Surrounded by blood thirsty enemies, Baidu – for a long time the only tech guy in the marketplace – might not have what it takes to prosper when the knives are out.

Photo from CFP

Photo from CFP

By KE Xiaobin

 

As Baidu stunned the Shanghai auto show with the idea that R&D for autonomous driving would be complete within six months, Huawei, which had repeatedly stated that it would never build cars, unveiled a car.

Autonomous driving  is the only game in town, both for the tech guys and the capital market. According to the Chinese Entrepreneur, from November to March, nine companies raised a total of US$3.4 billion (22.08 billion yuan) in EV projects.

When robots rule the streets

To win the unmanned-driving race, Huawei and Baidu followed the same line: work with automakers, gather data and improve the system. Then Baidu decided to build cars.

Cars filled with passengers, routinely zooming around the streets of Shanghai at rush hour without drivers, still seems a lot further than six months away. Could Baidu, one of the first off the grid in this race, already be around the bend and out of sight?

Baidu has put in 10 million hard kilometers of test driving, according to LI Zhenyu, head of Baidu’s intelligent driving group (IDG). Autonomous vehicles are already in Beijing, Shanghai, and Guangzhou. Baidu Apollo predicts a mass production peak in the second half of this year, and a new car to be launched every month. According to Li, within the year, the smart driving area will include 20 cities, rising to 100 next year.

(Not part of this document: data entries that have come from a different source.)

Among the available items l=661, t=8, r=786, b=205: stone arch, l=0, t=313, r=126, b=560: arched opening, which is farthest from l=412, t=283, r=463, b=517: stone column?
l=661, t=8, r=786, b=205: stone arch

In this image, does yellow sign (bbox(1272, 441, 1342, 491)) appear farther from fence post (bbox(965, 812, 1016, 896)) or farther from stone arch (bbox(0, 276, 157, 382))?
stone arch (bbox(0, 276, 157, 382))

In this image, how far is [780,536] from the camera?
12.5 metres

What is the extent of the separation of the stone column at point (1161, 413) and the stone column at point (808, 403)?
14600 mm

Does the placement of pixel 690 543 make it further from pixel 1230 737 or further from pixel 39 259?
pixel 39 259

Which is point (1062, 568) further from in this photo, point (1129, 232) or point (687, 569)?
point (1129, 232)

In 2017, the IDG came up with Apollo. Apollo GO is a worldwide travel service with more than 200,000 passengers. Baidu plans to open Apollo GO self-driving taxis in Beijing and Changsha, expanding to another 30 cities in the next three years. At least 3,000 self-driving taxis will carry 30 million passengers.

During the Shanghai International Automobile Industry Exhibition this year, the latest versions of Apollo's modularized Lego-style products were on display. Carmakers can freely combine off-the-shelf units to customize their intelligent driving systems. Apollo has struck deals with 70 automobile brands, and more than 600 models are equipped with Apollo tech.

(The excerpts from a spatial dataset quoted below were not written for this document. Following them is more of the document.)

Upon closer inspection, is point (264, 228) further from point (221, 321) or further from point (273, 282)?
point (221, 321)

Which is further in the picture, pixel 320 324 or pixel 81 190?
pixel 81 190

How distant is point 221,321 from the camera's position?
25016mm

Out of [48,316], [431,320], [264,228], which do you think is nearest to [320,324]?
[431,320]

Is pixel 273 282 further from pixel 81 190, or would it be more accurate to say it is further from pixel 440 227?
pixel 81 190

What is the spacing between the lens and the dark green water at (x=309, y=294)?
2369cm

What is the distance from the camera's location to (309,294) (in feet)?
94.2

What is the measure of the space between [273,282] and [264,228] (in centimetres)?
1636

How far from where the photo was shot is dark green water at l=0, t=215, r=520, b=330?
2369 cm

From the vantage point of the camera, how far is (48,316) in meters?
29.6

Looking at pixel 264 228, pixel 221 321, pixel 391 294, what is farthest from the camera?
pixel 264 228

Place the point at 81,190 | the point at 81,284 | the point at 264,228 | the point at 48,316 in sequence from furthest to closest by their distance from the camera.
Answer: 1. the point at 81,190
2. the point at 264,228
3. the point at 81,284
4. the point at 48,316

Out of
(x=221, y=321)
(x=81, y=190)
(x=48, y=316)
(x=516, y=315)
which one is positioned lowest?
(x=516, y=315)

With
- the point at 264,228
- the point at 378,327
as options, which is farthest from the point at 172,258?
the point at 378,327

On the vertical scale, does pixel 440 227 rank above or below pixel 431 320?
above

Autonomous driving relies on sensors such as radar and cameras, backed up with algorithms, maps, and online resources. Baidu has intensively invested heavily in a number of companies, including Velodyne LiDAR, vision specialist Zhongke Huiyan and WM Motors. These investments show Baidu is still investigating different sensing paths such as "pure vision" and "lidar."

A few days ago, Wang Yunpeng, Baidu's autonomous driving boss, said in an interview that the company understands lidar best, but the system is still a long way from mass production and consequently very expensive. "The price cannot be increased by 100,000 yuan (US$15,400) just because of lidar," he said.

Does Huawei dream of electric cars?

In recent years, Baidu's market value has not prospered, perhaps due to the costs of developing robot cars. But the most difficult times are perhaps behind them. It wasn't until last year that other Internet companies decided to shackle themselves to this millstone and huge costs lie ahead for them all.

Nevertheless, Baidu suddenly faces grim-faced competition into booting it from the marketplace. Huawei, Didi, and Xiaomi are all signed up for their own electric car dreams and for a long time in the future, it looks like Huawei and Baidu will be at each other's throats.

When Baidu was growing up, the NEV market was all green fields where harmless boffins frolicked. It seems highly unlikely that a company that grew up in this benign environment will emerge as the chosen one when the bloodletting is tough. Only the lucky and strong will survive.